About Keeley Park
Having formerly served as a 138-acre family farm and then City-owned plant nursery, Keeley Park is the City of Greensboro, NC’s fourth regional park. The first phase of the park, developed with a Parks and Recreation Trust Fund (PARTF) grant, included a playground, picnic shelter, sprayground, community garden with a greenhouse, walking trails, five ponds with fishing, restrooms, maintenance building and two parking areas. It opened in 2012 and received 140,000 annual visitors by 2016.In anticipation of annual increases of visitors as well as population growth and residential development in this area, Parks and Recreation conducted an April 2016 master plan update.
Informed by extensive community outreach, Phase II of Keeley Park called for additional picnic shelters, an outdoor fitness area, additional trails, disc golf, a mountain bike trail, cornhole courts, an open play area, an additional restroom, more parking and other site amenities. Renovations to the existing facilities included enlarging the sprayground deck and adding a second shelter, removing a traditional playground for an inclusive playground and installing a teaching deck and adding raised beds in the community garden. Construction began in 2018.
Phase II also became a National Demonstration Site (NDS) as part of the North Carolina Recreation and Park Association (NCRPA) Healthy Play Initiative. NDS use evidence-based best practices in design and implementation, support health-related initiatives, and provide meaningful ways for community stakeholders to gather and share data about the sites’ community impact.
Keeley Park was designed to align to three NDS designations: applying seven principles of inclusive playground design to enhance physical and social inclusion; promoting physical activity through active play and encouraging developmental progress; and providing outdoor fitness parks.
Phase II’s one-of-a-kind Up in the AIR (Adaptive and Inclusive Recreation) Playground is the City’s first inclusive, barrier-free and accessible to all play destination. The outdoor fitness park offers a cost-effective, accessible ways to improve health for adults.

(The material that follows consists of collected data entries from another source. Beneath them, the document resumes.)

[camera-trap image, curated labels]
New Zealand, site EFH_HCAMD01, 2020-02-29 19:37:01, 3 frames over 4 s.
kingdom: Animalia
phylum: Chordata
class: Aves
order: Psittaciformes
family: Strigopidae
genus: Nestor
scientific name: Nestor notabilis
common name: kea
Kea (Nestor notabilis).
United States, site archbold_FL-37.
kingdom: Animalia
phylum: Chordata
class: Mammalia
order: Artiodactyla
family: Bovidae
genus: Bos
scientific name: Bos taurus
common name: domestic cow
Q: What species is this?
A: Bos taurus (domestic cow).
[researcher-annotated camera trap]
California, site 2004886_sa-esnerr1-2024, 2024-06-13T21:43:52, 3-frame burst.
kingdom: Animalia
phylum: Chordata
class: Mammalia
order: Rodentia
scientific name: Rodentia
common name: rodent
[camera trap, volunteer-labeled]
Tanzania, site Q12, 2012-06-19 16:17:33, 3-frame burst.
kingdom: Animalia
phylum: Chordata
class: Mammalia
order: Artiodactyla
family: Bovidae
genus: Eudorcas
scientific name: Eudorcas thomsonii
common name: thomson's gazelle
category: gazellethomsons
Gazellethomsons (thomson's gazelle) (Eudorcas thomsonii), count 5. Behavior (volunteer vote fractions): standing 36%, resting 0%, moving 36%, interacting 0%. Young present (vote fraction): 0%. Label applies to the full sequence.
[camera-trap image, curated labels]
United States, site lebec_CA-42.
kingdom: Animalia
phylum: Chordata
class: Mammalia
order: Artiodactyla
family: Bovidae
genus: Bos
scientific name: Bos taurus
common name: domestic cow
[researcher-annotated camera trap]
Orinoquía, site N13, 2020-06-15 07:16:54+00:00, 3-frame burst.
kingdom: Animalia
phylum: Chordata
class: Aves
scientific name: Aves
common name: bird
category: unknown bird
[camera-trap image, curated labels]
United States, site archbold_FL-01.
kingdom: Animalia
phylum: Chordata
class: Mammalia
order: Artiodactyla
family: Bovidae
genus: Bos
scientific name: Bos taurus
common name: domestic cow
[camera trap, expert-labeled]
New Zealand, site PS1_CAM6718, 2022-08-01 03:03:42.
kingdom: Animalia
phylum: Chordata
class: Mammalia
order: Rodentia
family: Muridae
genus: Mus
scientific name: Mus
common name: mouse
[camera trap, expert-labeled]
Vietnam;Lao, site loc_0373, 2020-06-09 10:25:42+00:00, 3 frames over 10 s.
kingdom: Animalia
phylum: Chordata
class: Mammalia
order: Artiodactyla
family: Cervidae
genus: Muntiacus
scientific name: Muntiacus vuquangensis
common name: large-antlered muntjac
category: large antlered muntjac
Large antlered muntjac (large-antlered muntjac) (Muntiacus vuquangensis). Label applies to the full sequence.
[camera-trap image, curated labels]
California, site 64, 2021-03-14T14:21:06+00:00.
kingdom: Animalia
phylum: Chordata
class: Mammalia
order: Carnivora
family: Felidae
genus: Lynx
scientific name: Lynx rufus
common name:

The final Phase II developments, including the playground and fitness area, were completed in 2020. Surveys of park visitors, conducted by PlayCore’s Center for Outreach, Research and Education, showed “an overwhelming level of satisfaction with the new play and recreation space. One hundred percent of surveyed visitors were satisfied with their experience, with a majority (94 percent) reporting being very or completely satisfied with the site during their visit.
About the Match
The $3.4 million project was funded with voter-approved bonds and grants, including a $250,000 federal Land and Water Conservation Fund (LWCF) grant that will ensure the space is protected parkland in perpetuity.
Park Reaction
Planning and Project Development Manager Shawna Tillery says a bout the project, "We want to attract the community to a playground where children of all abilities can play together with a range of physical, sensory. and social experiences. We want this play environment to encourage children to be active, to learn from and teach each other that differences are ok, and to make friends, socialize and be happy children!"